Rewrite the data below as a numbered list, leaving out the blank lines.

_ _ _

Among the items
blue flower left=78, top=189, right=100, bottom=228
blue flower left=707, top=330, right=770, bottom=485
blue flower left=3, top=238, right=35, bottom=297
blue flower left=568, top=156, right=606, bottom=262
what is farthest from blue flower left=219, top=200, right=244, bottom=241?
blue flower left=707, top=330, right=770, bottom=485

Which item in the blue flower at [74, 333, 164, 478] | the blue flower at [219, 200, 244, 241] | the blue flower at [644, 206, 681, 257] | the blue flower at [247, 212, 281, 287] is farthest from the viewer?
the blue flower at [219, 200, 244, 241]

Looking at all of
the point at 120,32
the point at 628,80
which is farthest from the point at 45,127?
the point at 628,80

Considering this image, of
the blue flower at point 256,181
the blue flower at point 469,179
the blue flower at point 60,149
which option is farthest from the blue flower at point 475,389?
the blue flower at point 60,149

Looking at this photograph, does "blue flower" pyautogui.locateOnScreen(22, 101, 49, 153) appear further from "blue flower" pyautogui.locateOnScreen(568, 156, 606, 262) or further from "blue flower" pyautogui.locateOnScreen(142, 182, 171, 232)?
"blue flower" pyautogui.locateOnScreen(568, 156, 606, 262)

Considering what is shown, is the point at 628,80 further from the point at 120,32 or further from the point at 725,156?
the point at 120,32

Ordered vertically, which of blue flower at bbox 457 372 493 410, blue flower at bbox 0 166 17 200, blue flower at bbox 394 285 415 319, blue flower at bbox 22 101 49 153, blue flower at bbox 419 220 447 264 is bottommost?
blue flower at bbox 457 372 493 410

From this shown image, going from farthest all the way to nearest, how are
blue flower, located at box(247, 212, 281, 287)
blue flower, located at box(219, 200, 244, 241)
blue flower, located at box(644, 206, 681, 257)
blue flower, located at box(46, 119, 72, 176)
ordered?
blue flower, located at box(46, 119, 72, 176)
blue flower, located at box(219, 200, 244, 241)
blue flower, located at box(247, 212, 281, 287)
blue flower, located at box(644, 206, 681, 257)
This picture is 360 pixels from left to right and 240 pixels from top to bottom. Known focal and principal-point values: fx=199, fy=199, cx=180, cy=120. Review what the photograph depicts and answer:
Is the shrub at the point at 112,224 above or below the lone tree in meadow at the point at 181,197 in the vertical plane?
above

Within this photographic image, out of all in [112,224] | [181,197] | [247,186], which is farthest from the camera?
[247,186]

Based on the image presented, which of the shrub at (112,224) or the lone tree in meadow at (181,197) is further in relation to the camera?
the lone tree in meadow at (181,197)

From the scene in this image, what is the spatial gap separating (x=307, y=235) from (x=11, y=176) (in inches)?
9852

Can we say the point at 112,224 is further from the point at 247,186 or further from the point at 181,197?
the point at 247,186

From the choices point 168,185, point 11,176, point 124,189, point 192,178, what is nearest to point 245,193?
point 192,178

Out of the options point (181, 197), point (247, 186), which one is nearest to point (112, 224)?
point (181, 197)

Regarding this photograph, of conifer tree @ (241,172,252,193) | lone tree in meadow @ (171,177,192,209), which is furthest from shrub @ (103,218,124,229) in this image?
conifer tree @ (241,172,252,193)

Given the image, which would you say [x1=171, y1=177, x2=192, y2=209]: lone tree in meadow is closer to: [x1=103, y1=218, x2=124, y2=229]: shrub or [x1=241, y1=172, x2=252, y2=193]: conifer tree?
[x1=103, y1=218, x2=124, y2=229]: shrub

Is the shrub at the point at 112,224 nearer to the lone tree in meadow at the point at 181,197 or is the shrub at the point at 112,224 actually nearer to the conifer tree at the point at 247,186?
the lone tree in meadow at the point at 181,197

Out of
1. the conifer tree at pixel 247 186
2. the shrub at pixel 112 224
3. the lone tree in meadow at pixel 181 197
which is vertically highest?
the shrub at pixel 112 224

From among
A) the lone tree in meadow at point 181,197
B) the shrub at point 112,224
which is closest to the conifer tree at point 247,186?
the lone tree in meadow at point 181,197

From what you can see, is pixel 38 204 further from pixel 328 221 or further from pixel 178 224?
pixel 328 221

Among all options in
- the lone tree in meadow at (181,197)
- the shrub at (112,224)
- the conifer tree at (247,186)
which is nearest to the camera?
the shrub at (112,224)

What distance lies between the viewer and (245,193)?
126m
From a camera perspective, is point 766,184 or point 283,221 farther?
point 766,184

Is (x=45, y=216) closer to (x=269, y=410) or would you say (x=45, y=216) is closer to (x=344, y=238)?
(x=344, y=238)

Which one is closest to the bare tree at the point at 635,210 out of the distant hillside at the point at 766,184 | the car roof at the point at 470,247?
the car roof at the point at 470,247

_ _ _

Response to this task:
1. Among the items
2. blue flower left=78, top=189, right=100, bottom=228
3. blue flower left=707, top=330, right=770, bottom=485
4. blue flower left=3, top=238, right=35, bottom=297
5. blue flower left=568, top=156, right=606, bottom=262
6. what is farthest from blue flower left=219, top=200, right=244, bottom=241?
7. blue flower left=707, top=330, right=770, bottom=485
8. Which item in the blue flower at [74, 333, 164, 478] | the blue flower at [219, 200, 244, 241] | the blue flower at [644, 206, 681, 257] | the blue flower at [247, 212, 281, 287] is farthest from the viewer?
9. the blue flower at [219, 200, 244, 241]
10. Looking at all of
11. the point at 120,32
12. the point at 628,80
13. which is farthest from the point at 45,127?
14. the point at 628,80
15. Considering this image, of
16. the blue flower at point 256,181
17. the blue flower at point 469,179
18. the blue flower at point 60,149
19. which option is farthest from the blue flower at point 475,389?
20. the blue flower at point 60,149
21. Looking at this photograph, does "blue flower" pyautogui.locateOnScreen(22, 101, 49, 153) appear further from "blue flower" pyautogui.locateOnScreen(568, 156, 606, 262) or further from "blue flower" pyautogui.locateOnScreen(142, 182, 171, 232)?
22. "blue flower" pyautogui.locateOnScreen(568, 156, 606, 262)
23. Considering what is shown, is the point at 628,80 further from the point at 120,32 or further from the point at 725,156?
24. the point at 120,32
25. Ordered vertically, which of blue flower at bbox 457 372 493 410, blue flower at bbox 0 166 17 200, blue flower at bbox 394 285 415 319, blue flower at bbox 22 101 49 153, blue flower at bbox 419 220 447 264 is bottommost?
26. blue flower at bbox 457 372 493 410
27. From this shown image, going from farthest all the way to nearest, how are
28. blue flower, located at box(247, 212, 281, 287)
29. blue flower, located at box(219, 200, 244, 241)
30. blue flower, located at box(644, 206, 681, 257)
31. blue flower, located at box(46, 119, 72, 176)
32. ordered?
33. blue flower, located at box(46, 119, 72, 176)
34. blue flower, located at box(219, 200, 244, 241)
35. blue flower, located at box(247, 212, 281, 287)
36. blue flower, located at box(644, 206, 681, 257)
37. This picture is 360 pixels from left to right and 240 pixels from top to bottom. Known focal and principal-point values: fx=199, fy=199, cx=180, cy=120. Review what the photograph depicts and answer:
38. Is the shrub at the point at 112,224 above or below the lone tree in meadow at the point at 181,197 in the vertical plane?
39. above
40. Within this photographic image, out of all in [112,224] | [181,197] | [247,186], which is farthest from the camera?
41. [247,186]
42. Based on the image presented, which of the shrub at (112,224) or the lone tree in meadow at (181,197) is further in relation to the camera?
43. the lone tree in meadow at (181,197)
44. From the scene in this image, what is the spatial gap separating (x=307, y=235) from (x=11, y=176) (in inches)?
45. 9852
46. Can we say the point at 112,224 is further from the point at 247,186 or further from the point at 181,197?
47. the point at 247,186
48. From the choices point 168,185, point 11,176, point 124,189, point 192,178, what is nearest to point 245,193?
49. point 192,178
50. Out of the options point (181, 197), point (247, 186), which one is nearest to point (112, 224)?
51. point (181, 197)
52. Regarding this photograph, of conifer tree @ (241,172,252,193) | lone tree in meadow @ (171,177,192,209), which is furthest from shrub @ (103,218,124,229) in this image?
53. conifer tree @ (241,172,252,193)
54. Given the image, which would you say [x1=171, y1=177, x2=192, y2=209]: lone tree in meadow is closer to: [x1=103, y1=218, x2=124, y2=229]: shrub or [x1=241, y1=172, x2=252, y2=193]: conifer tree?
55. [x1=103, y1=218, x2=124, y2=229]: shrub
56. Is the shrub at the point at 112,224 nearer to the lone tree in meadow at the point at 181,197 or is the shrub at the point at 112,224 actually nearer to the conifer tree at the point at 247,186?
57. the lone tree in meadow at the point at 181,197
58. Out of
59. 1. the conifer tree at pixel 247 186
60. 2. the shrub at pixel 112 224
61. 3. the lone tree in meadow at pixel 181 197
62. which is vertically highest?
63. the shrub at pixel 112 224
64. From among
65. A) the lone tree in meadow at point 181,197
66. B) the shrub at point 112,224
67. which is closest to the conifer tree at point 247,186?
68. the lone tree in meadow at point 181,197
69. From what you can see, is pixel 38 204 further from pixel 328 221 or further from pixel 178 224?
70. pixel 328 221
71. Among all options in
72. - the lone tree in meadow at (181,197)
73. - the shrub at (112,224)
74. - the conifer tree at (247,186)
75. which is nearest to the camera?
76. the shrub at (112,224)
77. What distance lies between the viewer and (245,193)?
78. 126m
79. From a camera perspective, is point 766,184 or point 283,221 farther?
80. point 766,184
81. Is (x=45, y=216) closer to (x=269, y=410) or would you say (x=45, y=216) is closer to (x=344, y=238)?
82. (x=344, y=238)
83. Which one is closest to the bare tree at the point at 635,210 out of the distant hillside at the point at 766,184 | the car roof at the point at 470,247?
84. the car roof at the point at 470,247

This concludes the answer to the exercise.